--- WHAT TO DO ---
Rewrite all of the lines below, changing "police officer" to "traffic officer" wherever it appears and keeping everything else the same. Leave the pictures out of your answer.

BEGIN EXTRACTED DATA

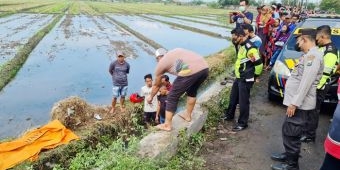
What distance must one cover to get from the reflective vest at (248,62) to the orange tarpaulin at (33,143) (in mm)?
2889

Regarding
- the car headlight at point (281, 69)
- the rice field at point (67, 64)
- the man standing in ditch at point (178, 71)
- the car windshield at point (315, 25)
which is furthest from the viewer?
the rice field at point (67, 64)

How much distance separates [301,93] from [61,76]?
8264 millimetres

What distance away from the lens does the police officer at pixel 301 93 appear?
13.5ft

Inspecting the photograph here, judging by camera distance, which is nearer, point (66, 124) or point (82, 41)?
point (66, 124)

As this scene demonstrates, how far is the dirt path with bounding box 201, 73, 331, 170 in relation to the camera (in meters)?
4.69

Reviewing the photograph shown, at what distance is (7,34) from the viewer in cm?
1912

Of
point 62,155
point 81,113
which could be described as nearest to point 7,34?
point 81,113

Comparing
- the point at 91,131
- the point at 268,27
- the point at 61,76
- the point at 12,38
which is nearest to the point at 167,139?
the point at 91,131

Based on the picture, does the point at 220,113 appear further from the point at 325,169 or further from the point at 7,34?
the point at 7,34

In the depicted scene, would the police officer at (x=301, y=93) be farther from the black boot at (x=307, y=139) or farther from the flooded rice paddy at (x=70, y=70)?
the flooded rice paddy at (x=70, y=70)

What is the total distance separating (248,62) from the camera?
5586 mm

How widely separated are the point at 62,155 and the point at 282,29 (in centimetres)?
626

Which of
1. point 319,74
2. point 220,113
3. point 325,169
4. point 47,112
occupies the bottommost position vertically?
point 47,112

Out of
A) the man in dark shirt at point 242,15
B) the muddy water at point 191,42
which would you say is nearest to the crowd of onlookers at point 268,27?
the man in dark shirt at point 242,15
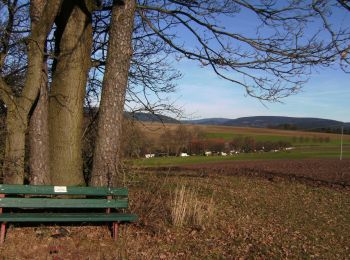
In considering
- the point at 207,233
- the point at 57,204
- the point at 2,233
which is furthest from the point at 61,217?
the point at 207,233

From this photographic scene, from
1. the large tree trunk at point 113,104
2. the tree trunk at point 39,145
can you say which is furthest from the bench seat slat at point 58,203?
the tree trunk at point 39,145

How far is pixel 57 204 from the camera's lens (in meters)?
7.13

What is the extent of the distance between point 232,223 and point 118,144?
234 cm

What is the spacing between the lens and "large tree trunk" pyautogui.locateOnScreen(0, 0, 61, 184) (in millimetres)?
7684

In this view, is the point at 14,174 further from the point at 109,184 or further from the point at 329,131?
the point at 329,131

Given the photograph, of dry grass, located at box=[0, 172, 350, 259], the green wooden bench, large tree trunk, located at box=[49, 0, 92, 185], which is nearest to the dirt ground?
dry grass, located at box=[0, 172, 350, 259]

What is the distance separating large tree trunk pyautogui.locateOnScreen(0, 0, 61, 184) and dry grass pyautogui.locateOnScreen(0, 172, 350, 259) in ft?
3.30

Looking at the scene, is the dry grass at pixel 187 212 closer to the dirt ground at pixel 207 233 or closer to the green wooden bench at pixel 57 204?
the dirt ground at pixel 207 233

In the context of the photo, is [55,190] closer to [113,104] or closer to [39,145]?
[39,145]

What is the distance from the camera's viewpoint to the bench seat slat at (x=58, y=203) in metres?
6.85

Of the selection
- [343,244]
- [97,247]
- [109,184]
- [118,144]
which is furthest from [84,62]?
[343,244]

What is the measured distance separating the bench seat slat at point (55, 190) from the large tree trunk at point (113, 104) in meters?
0.78

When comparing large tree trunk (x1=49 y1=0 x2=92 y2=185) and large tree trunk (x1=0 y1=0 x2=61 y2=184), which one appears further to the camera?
large tree trunk (x1=49 y1=0 x2=92 y2=185)

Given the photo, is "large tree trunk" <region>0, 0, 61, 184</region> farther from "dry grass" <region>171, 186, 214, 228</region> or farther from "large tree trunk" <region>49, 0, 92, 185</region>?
"dry grass" <region>171, 186, 214, 228</region>
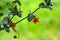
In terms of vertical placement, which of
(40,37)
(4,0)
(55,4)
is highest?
(55,4)

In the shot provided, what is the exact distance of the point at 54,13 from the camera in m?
3.64

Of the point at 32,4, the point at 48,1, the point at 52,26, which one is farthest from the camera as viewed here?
the point at 32,4

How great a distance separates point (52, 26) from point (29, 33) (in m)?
0.42

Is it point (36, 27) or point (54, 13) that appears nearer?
point (36, 27)

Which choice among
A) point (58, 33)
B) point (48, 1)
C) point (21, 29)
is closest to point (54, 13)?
point (58, 33)

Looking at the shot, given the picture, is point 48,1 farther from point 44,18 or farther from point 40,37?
point 44,18

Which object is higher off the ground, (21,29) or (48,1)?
(21,29)

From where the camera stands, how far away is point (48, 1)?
1800mm

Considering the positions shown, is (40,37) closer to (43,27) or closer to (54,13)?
(43,27)

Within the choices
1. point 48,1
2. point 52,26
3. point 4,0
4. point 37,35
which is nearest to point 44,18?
point 52,26

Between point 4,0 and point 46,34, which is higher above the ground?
point 4,0

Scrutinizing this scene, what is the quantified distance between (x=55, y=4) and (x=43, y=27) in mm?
700

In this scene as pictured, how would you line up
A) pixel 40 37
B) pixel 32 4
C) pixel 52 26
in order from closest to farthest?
pixel 40 37 < pixel 52 26 < pixel 32 4

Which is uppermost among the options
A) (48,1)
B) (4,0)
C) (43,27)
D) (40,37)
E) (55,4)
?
(55,4)
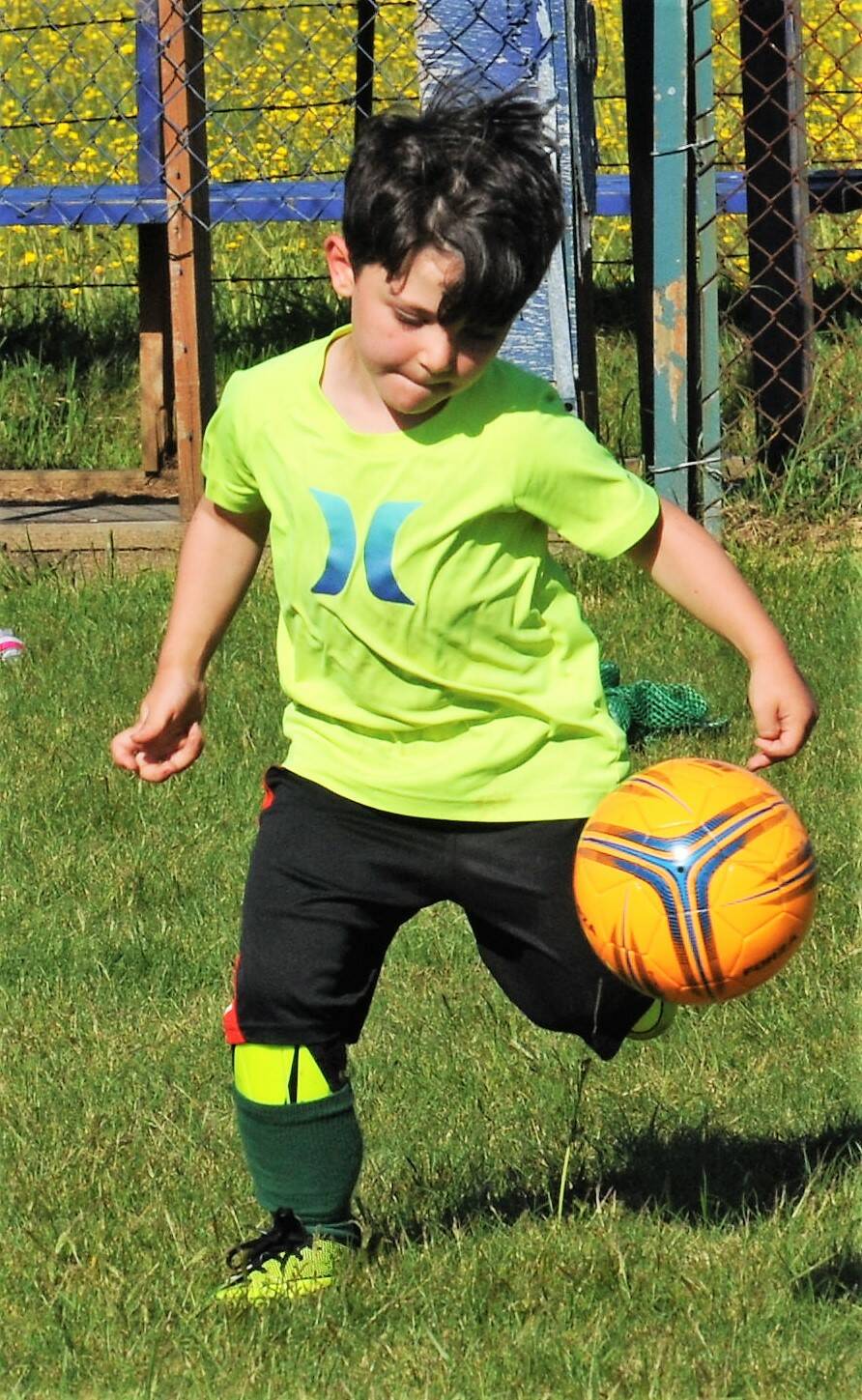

END EXTRACTED DATA

--- EXERCISE SOLUTION ---
What distance must one cover to get from the reflective vest at (248,62) to the orange tarpaulin at (33,143) (in mm)?
2889

Regarding
- the car headlight at point (281, 69)
- the rice field at point (67, 64)
- the man standing in ditch at point (178, 71)
- the car windshield at point (315, 25)
which is furthest from the viewer?
the rice field at point (67, 64)

How much distance separates [301,93] from [61,76]?
8264 millimetres

What distance away from the lens does the traffic officer at pixel 301 93 appear?
13.5ft

Inspecting the photograph here, judging by camera distance, which is nearer, point (66, 124) or point (82, 41)?
point (66, 124)

As this scene demonstrates, how far is the dirt path with bounding box 201, 73, 331, 170 in relation to the camera (in meters)?
4.69

Reviewing the photograph shown, at what distance is (7,34) from the viewer in cm?
1912

Of
point 62,155
point 81,113
which could be described as nearest to point 7,34?
point 81,113

Comparing
- the point at 91,131
- the point at 268,27
- the point at 61,76
- the point at 12,38
which is nearest to the point at 167,139?
the point at 91,131

Based on the picture, does the point at 220,113 appear further from the point at 325,169 or further from the point at 7,34?
the point at 7,34

In the depicted scene, would the traffic officer at (x=301, y=93) be farther from the black boot at (x=307, y=139) or farther from the flooded rice paddy at (x=70, y=70)?
the flooded rice paddy at (x=70, y=70)

What is the total distance separating (248,62) from the camera?
5586 mm

How widely separated are the point at 62,155 and the point at 282,29 (in centimetres)?
626

Which of
1. point 319,74
2. point 220,113
3. point 325,169
4. point 47,112
occupies the bottommost position vertically?
point 47,112

Out of
A) the man in dark shirt at point 242,15
B) the muddy water at point 191,42
which would you say is nearest to the crowd of onlookers at point 268,27?
the man in dark shirt at point 242,15
In considering
- the point at 207,233
- the point at 57,204
- the point at 2,233
which is furthest from the point at 61,217?
the point at 207,233

From this photographic scene, from
1. the large tree trunk at point 113,104
2. the tree trunk at point 39,145
can you say which is furthest from the bench seat slat at point 58,203?
the tree trunk at point 39,145

How far is pixel 57 204 from the camera's lens (in meters)?
7.13

What is the extent of the distance between point 232,223 and point 118,144?
234 cm

What is the spacing between the lens and "large tree trunk" pyautogui.locateOnScreen(0, 0, 61, 184) (in millimetres)?
7684

In this view, is the point at 14,174 further from the point at 109,184 or further from the point at 329,131?
the point at 329,131

Given the photograph, of dry grass, located at box=[0, 172, 350, 259], the green wooden bench, large tree trunk, located at box=[49, 0, 92, 185], which is nearest to the dirt ground?
dry grass, located at box=[0, 172, 350, 259]

What is the distance separating large tree trunk pyautogui.locateOnScreen(0, 0, 61, 184) and dry grass pyautogui.locateOnScreen(0, 172, 350, 259) in ft?
3.30

Looking at the scene, is the dry grass at pixel 187 212 closer to the dirt ground at pixel 207 233 or closer to the green wooden bench at pixel 57 204?
the dirt ground at pixel 207 233

In the context of the photo, is [55,190] closer to [113,104] or closer to [39,145]?
[39,145]

What is the distance from the camera's viewpoint to the bench seat slat at (x=58, y=203) in metres?
6.85

Of the selection
- [343,244]
- [97,247]
- [109,184]
- [118,144]
which is furthest from [84,62]?
[343,244]

What is the measured distance separating the bench seat slat at point (55, 190) from the large tree trunk at point (113, 104) in meters?
0.78

When comparing large tree trunk (x1=49 y1=0 x2=92 y2=185) and large tree trunk (x1=0 y1=0 x2=61 y2=184), which one appears further to the camera?
large tree trunk (x1=49 y1=0 x2=92 y2=185)

Given the photo, is "large tree trunk" <region>0, 0, 61, 184</region> farther from "dry grass" <region>171, 186, 214, 228</region> or farther from "large tree trunk" <region>49, 0, 92, 185</region>?
"dry grass" <region>171, 186, 214, 228</region>
In terms of vertical placement, which of
(40,37)
(4,0)
(55,4)
is highest?
(55,4)

In the shot provided, what is the exact distance of the point at 54,13 from the camera in m?
3.64

Of the point at 32,4, the point at 48,1, the point at 52,26, which one is farthest from the camera as viewed here?
the point at 32,4

How great a distance separates point (52, 26) from point (29, 33) (in m)?
0.42

Is it point (36, 27) or point (54, 13) that appears nearer?
point (36, 27)

Which choice among
A) point (58, 33)
B) point (48, 1)
C) point (21, 29)
is closest to point (54, 13)?
point (58, 33)

Looking at the shot, given the picture, is point 48,1 farther from point 44,18 or farther from point 40,37?
point 44,18

Which object is higher off the ground, (21,29) or (48,1)?
(21,29)

From where the camera stands, how far away is point (48, 1)?
1800mm

Considering the positions shown, is (40,37) closer to (43,27) or closer to (54,13)?
(43,27)

Within the choices
1. point 48,1
2. point 52,26
3. point 4,0
4. point 37,35
which is nearest to point 44,18?
point 52,26

Between point 4,0 and point 46,34, which is higher above the ground?
point 4,0

Scrutinizing this scene, what is the quantified distance between (x=55, y=4) and (x=43, y=27) in mm?
700

In this scene as pictured, how would you line up
A) pixel 40 37
B) pixel 32 4
C) pixel 52 26
in order from closest to farthest?
pixel 40 37 < pixel 52 26 < pixel 32 4

Which is uppermost among the options
A) (48,1)
B) (4,0)
C) (43,27)
D) (40,37)
E) (55,4)
?
(55,4)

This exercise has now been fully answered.